SOURCE MATERIAL =>
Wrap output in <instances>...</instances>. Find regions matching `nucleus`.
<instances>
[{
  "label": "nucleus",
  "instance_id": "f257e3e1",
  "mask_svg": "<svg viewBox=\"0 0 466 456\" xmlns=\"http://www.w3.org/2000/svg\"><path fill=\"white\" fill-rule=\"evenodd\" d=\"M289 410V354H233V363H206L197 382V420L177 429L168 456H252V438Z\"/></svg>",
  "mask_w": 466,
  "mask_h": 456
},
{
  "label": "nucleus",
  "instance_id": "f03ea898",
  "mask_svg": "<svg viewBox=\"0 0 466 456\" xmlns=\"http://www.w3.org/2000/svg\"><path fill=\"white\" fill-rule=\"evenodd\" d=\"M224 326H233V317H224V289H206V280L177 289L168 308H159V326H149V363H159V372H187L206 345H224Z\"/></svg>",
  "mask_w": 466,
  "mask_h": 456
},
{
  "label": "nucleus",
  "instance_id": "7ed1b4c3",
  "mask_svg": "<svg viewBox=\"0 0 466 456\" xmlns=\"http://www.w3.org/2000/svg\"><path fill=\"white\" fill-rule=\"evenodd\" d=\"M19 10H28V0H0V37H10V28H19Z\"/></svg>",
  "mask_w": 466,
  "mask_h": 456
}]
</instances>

GIVEN REQUEST => Please give the listing again, substituting "areas" for "regions" and leaving everything else unchanged.

WORKED SOLUTION =>
Wrap output in <instances>...</instances>. Find areas matching `nucleus`.
<instances>
[{
  "label": "nucleus",
  "instance_id": "f257e3e1",
  "mask_svg": "<svg viewBox=\"0 0 466 456\" xmlns=\"http://www.w3.org/2000/svg\"><path fill=\"white\" fill-rule=\"evenodd\" d=\"M289 410V354H233V363H206L197 382V420L177 429L168 456H252V438Z\"/></svg>",
  "mask_w": 466,
  "mask_h": 456
},
{
  "label": "nucleus",
  "instance_id": "f03ea898",
  "mask_svg": "<svg viewBox=\"0 0 466 456\" xmlns=\"http://www.w3.org/2000/svg\"><path fill=\"white\" fill-rule=\"evenodd\" d=\"M224 326H233V317H224V289H206V280L177 289L168 308H159V326H149V363H159V372H187L206 345H224Z\"/></svg>",
  "mask_w": 466,
  "mask_h": 456
},
{
  "label": "nucleus",
  "instance_id": "7ed1b4c3",
  "mask_svg": "<svg viewBox=\"0 0 466 456\" xmlns=\"http://www.w3.org/2000/svg\"><path fill=\"white\" fill-rule=\"evenodd\" d=\"M19 10H28V0H0V37H10V28H19Z\"/></svg>",
  "mask_w": 466,
  "mask_h": 456
}]
</instances>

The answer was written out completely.